Inflation has risen 2.2 per cent over the past week alone, and there’s now speculation Russia may default on its debts.
But efforts to ensure financial stability in Russia to prevent anything like a financial meltdown appear to be working, making it unlikely the financial war will deter Moscow’s war, Professor Muraviev said.
“It’s an economic shock and awe campaign,” he said. “But if it was supposed to achieve an immediate effect on the war, I think it was certainly a miscalculation.”
“Putin and the Kremlin haven’t changed their minds in regards to Ukraine.”
Russia’s currency has begun to stabilise against the US dollar and euro over the past few days, signalling Moscow’s effort is having an impact.
Support from China is proving crucial, with eastern buyers stepping in to purchase Russian oil last week, while on Friday Beijing agreed to double trading volumes between its currency and the rouble, it was reported.
‘Remain calm’
Professor Harcourt said Russia still thinks it has enough financial reserves to get through sanctions in the medium term, a belief that’s now being tested in real time.
“Sanctions are going to make the cost of military conflict higher, but this is very emotional for Putin,” he said.

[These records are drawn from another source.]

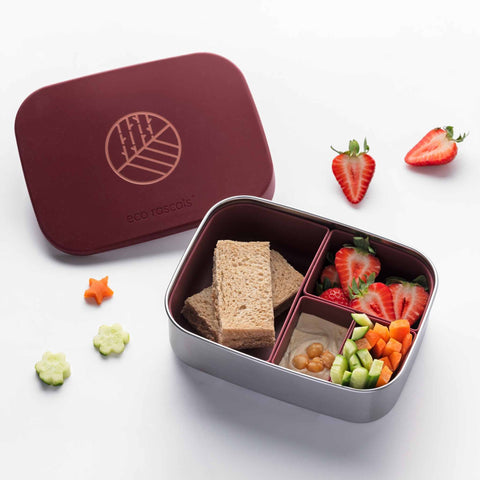 Image shows the Classic Burgundy Lunchbox by eco rascals with removable dividers and a stainless steel base with a sandwich, strawberries, humus and crudités inside. 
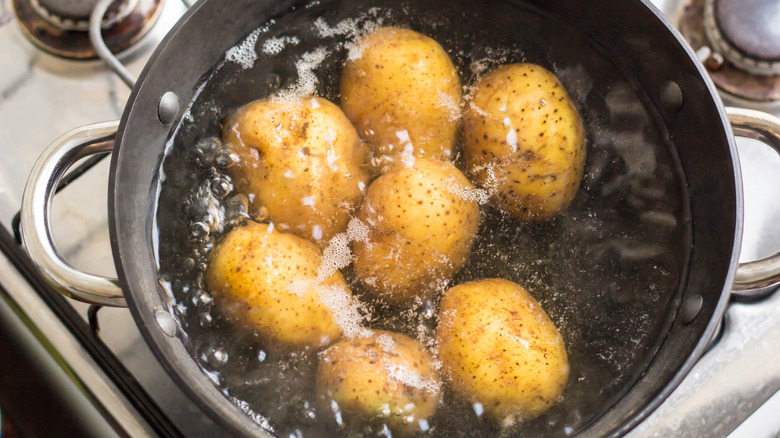 Potatoes boiling in pot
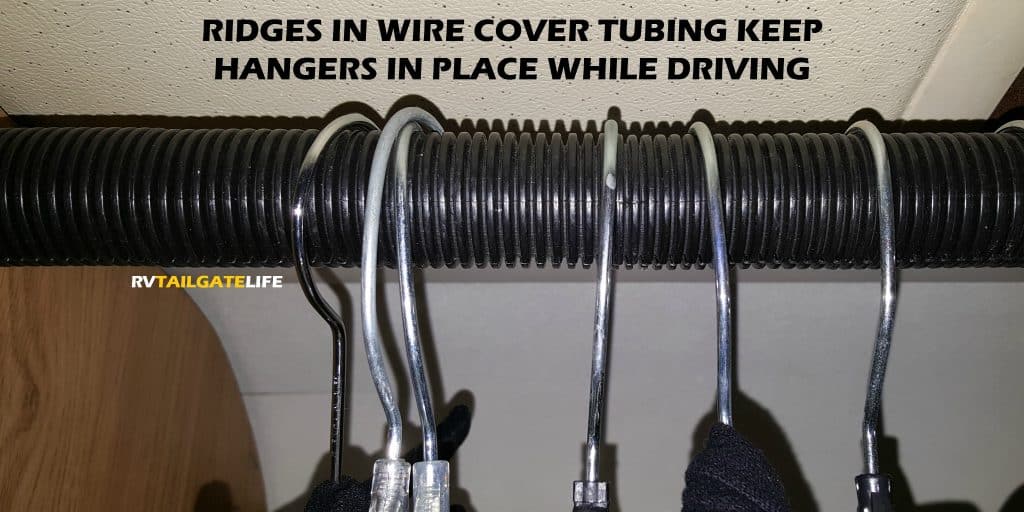Wire tubing over the closet rods helps keep hangers in place and your closet organized in your RV
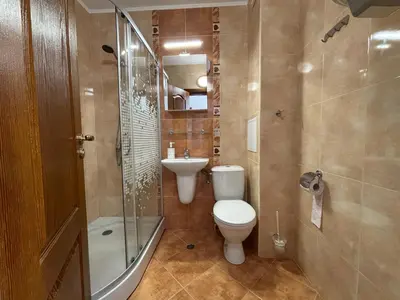 a bathroom with a toilet and a sink and a shower at BW - Happy 67 in Sunny Beach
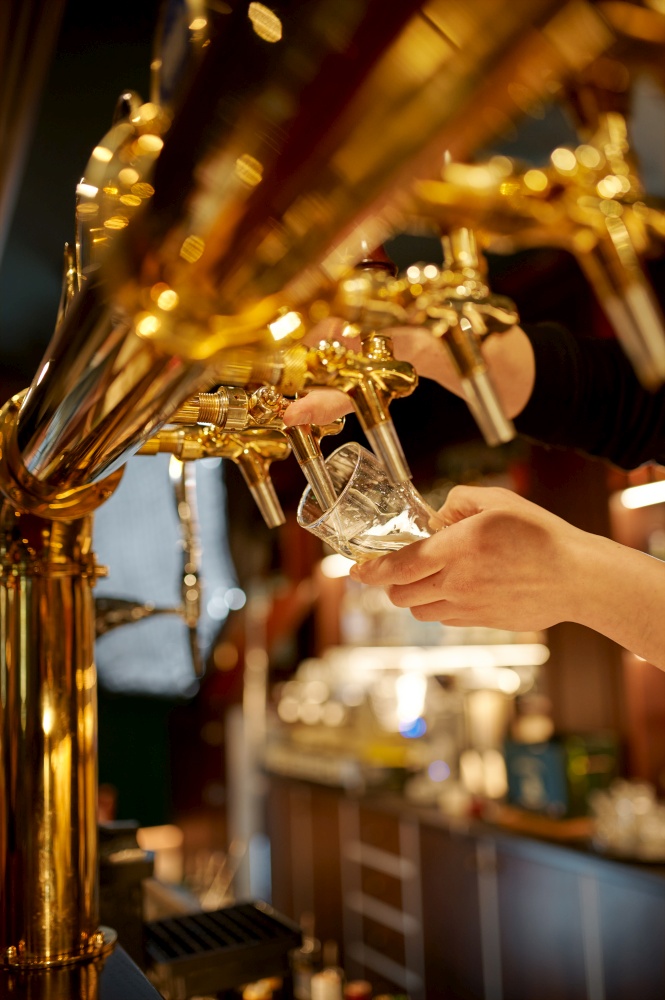 Bartender pours fresh beer into a glass. Friends leisures at the counter in bar, nightlife. Group of people relax in pub, night lifestyle, friendship, event celebration. Bartender pours fresh beer into a glass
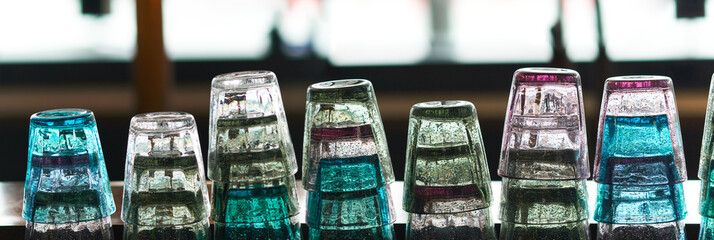 Many colorful backlit bar glasses stacked in a row on the counter of a restaurant.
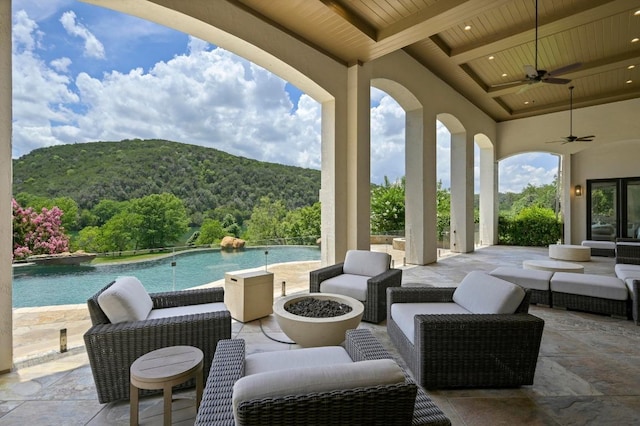 13414 Shore Vista Dr, Austin, TX 78732 - view of patio with a ceiling fan, an infinity pool, a wooded view, outdoor lounge area, and a mountain view
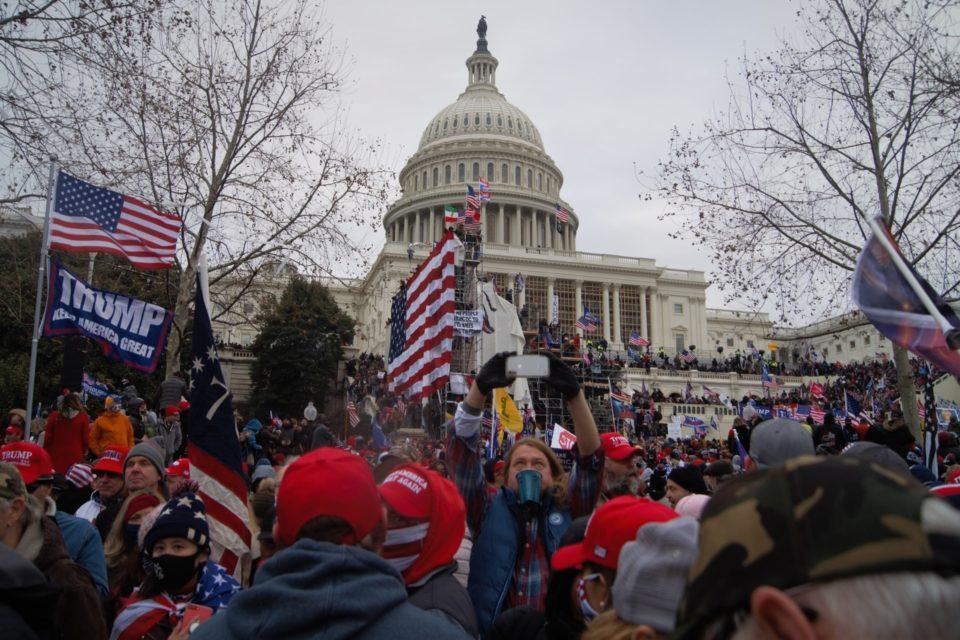 Manifestantes fiéis a Donald Trump cercam o Capitólio, ao fundo na imagem, no dia 6 de janeiro de 2021.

“The Soviet Union was creaky and industrially protectionist, but it still kept going.”
Even if the financial war doesn’t spark an implosion of Russia’s economy, there are still risks for the global economic order in this massive decoupling of west and east, Professor Harcourt said.
Though unlikely, he said that if a trade war expands and creates a recession in Europe, then the resulting financial panic could trigger economic pain in Asia and Australia as well.
“The financial flows and the market psychology is the concern,” Professor Harcourt said.
Further, Professor Muraviev said the imposition of a NATO-supported no-fly zone over Ukraine could expand the conflict into a broader European war, which may lead to economic devastation.
The US and Europe are reluctant to approach such a threshold, though, and Professor Harcourt doesn’t think Australians should start panicking.
“For Australians, remain calm – I would expect to pay more for petrol, but there isn’t much else in this that should be worse than that,” he said.